**GIVEN TEXT:**
◇ ◇ ◇

The Board of Immigration Appeals has again undermined the testimony of an expert witness, finding it insufficiently supported.

“First, the expert did not profess any direct knowledge of the extent to which China tortures those convicted of drug trafficking crimes abroad, nor did he articulate any past professional experience with death penalty cases in China or the way in which China implements the death penalty. Second, the expert noted in his report that ‘there is a paucity of statistics on torture and executions in China’ and ‘little official information on the handling of expatriated drug-traffickers.’ He also did not provide any meaningful estimations on the number of individuals sentenced to death or the percentage of those convicted of crimes who were sentenced to death. Although he cited a law journal article stating that 95 percent of death sentences in China involve drug crimes, intentional homicide, and robbery, this statistic was not broken down further as to how likely a person convicted of drug crimes was to receive the death penalty or the likelihood of that the death penalty would be inflicted on individuals, like the respondent, who were convicted of drug trafficking in another country.”

◇ ◇ ◇

**DATASET EXCERPT:**
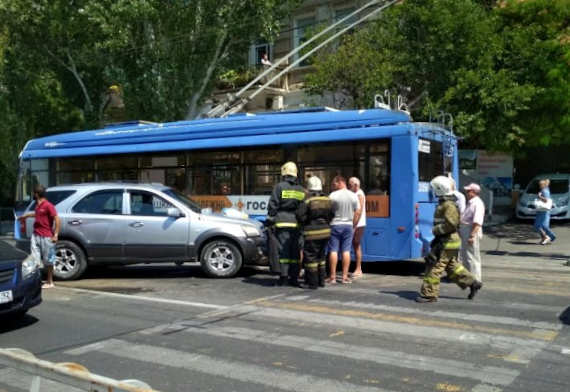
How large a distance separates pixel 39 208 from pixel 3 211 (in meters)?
21.7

◇ ◇ ◇

**OBJECTIVE:**
Carry on the passage about the Board of Immigration Appeals discounting an expert witness's testimony, starting right after its last sentence.

**TASK RESULT:**
“The relevance and the reliability of an expert witness’ opinions are significantly undercut when those opinions are informed by anecdotal or inaccurate facts or data. Because the expert relied on two anecdotes that are not analogous to the respondent’s circumstances to support his prediction that the respondent would be detained and tortured due to his drug trafficking conviction in the United States, the Immigration Judge clearly erred in assigning significant weight to the expert’s opinion without reasonably considering the apparent deficient underlying factual basis.”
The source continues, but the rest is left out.